To the anti-home: the uncanny. To be unsure of one’s way around is to invite unfamiliarity into the familiar world. The world remains as it is. In this uncanny world, trees, rivers, and city squares remain a part of the phenomenal realm; they are not consumed by absolute alienation. Instead of being consumed, they loose the quality of being irreducibly real. Here, the materiality of things is not a sufficient condition to attest to their brute existence. Suffering from a lack of phenomenal depth, things become flattened, divested of their animate dynamism, and now reduced to a simulacrum of reality.
From a medical perspective, the experience would be termed “derealization.” More convincingly, the experience would also be termed jamais vu. The term jamais vu touches upon the ambiguity between the familiar and the unfamiliar co-existing in the mode of uncanny disorientation. Disorientation is uncanny precisely because it leaves the world intact, thus setting the stage for a disjunction in the world. On the one hand, the disoriented subject knows in abstraction that he has been in the place before. Yet, doubt intervenes in this conviction, and an overpowering sense that the same place is bathed in total unfamiliarity overwhelms him. In the tension, unreality protrudes into the uncanny world. I'm reminded here of Freud's wonderful essay, "A Disturbance of Memory on the Acropolis," in which he will say the following words: “According to the evidence of my senses, I am now standing on the Acropolis, but I can’t believe it.” These wonderfully eerie words capture the disbelief that there is such a thing as the world in the first place, returning the subject to a primitive organ of perception located in the objective world but existentially and experientially far from home.
Alongside Freud, Lovecraft offers us a more abysmal take on this uncanny realm. From Dagon:
Perhaps I should not hope to convey in mere words the unutterable hideousness that can dwell in absolute silence and barren immensity.
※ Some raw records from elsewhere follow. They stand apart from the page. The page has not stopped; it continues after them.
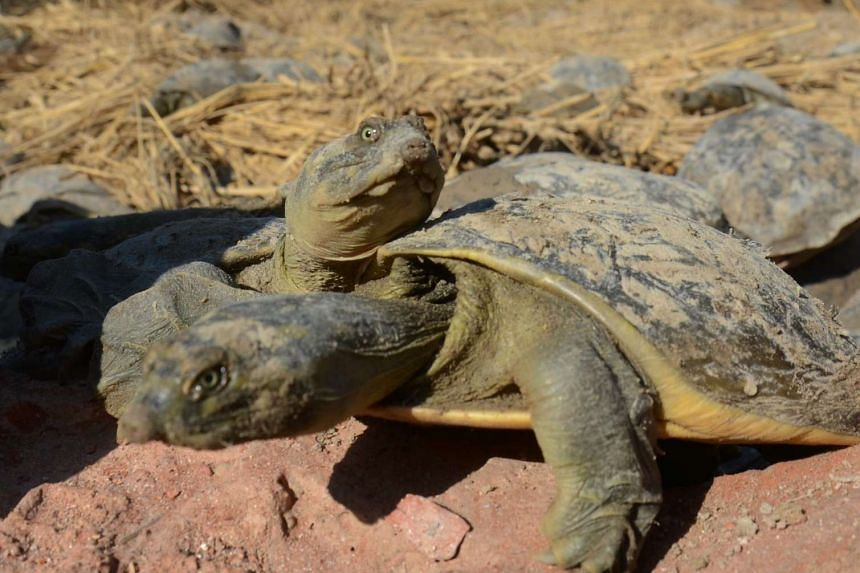 Turtles recovered after a foiled smuggling operation bask in the sun at the forestry department in Gauriganj village near the Indian town of Amethi on Jan 11, 2017.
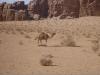 white-camel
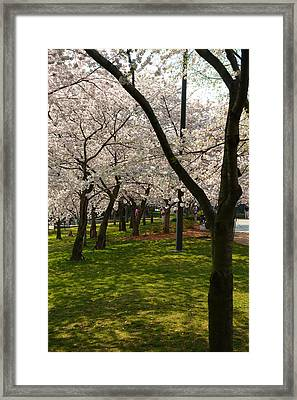 Cherry Blossoms 2013 - 057 Framed Print by Metro DC Photography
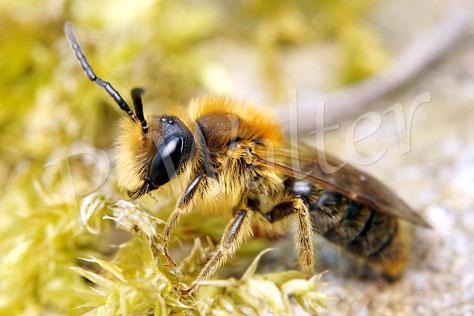 01.05.2017 : Sandbiene, wahrscheinlich ein Männchen der Rotbürstigen Sandbiene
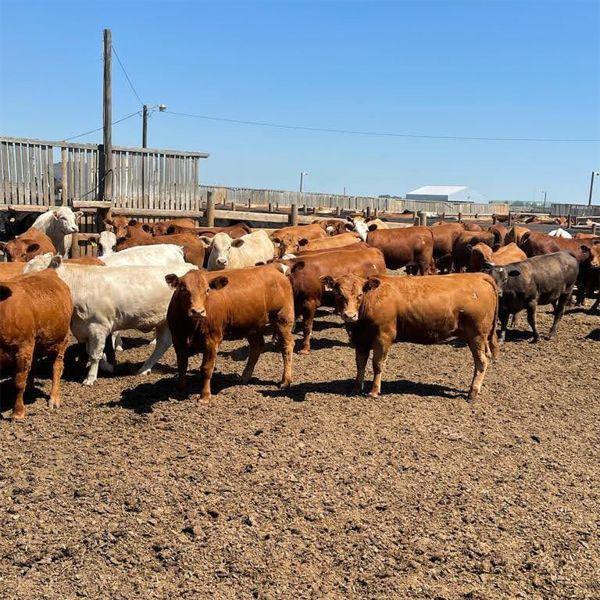 South Island Farms - 900# Heifers - 190 Head (Bow Island, AB)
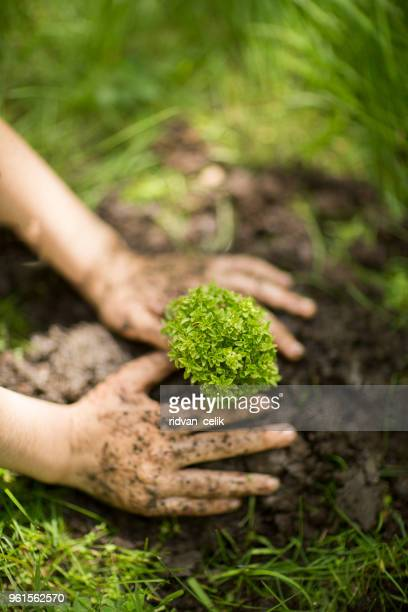 fermer la main kid plantation de jeunes arbres - humus photos et images de collection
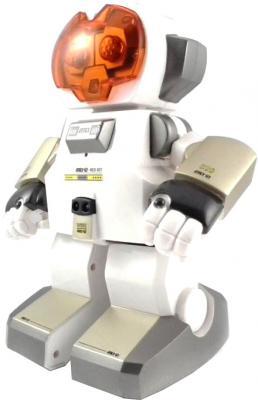 Радиоуправляемая игрушка Silverlit Echo (88308) - общий вид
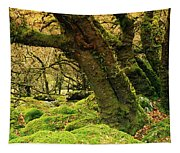 Moss Covered Trees In A Forest Tapestry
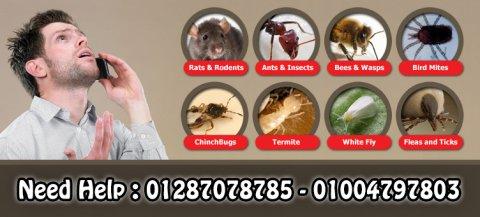 شركة سوافكو لمكافحة الحشرات والنمل والفئران و الصراصير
There was nothing within hearing, and nothing in sight save a vast reach of black slime; yet the completeness of the stillness and the homogeneity of the landscape oppressed me with a nauseating fear.
Part of the problem here is that, for Lovecraft, the lack of heterogeneous features in the landscapes means that measuring space becomes impossible. (Here, too, the seeds of Lovecraft’s agoraphobia are planted in his elevation of the void to the absolute horror. More on this later). If Freud presents us with a disturbance of memory, then Lovecraft is content with nothing less than a disturbance of reality. If space cannot be measured in either subjective of objective terms, then it loses all meaning, and instead becomes a threatening void. Again, the theme of disorientation and unfamiliarity are reprised. Once more, the threat is not a question of being lost in the geometrical sense. After all, in principle one could be lost within the halls and rooms of one’s home. Instead, the loss is fundamentally an ontological one: a loss, that is, of familiarity, orientation, and, above all, reality.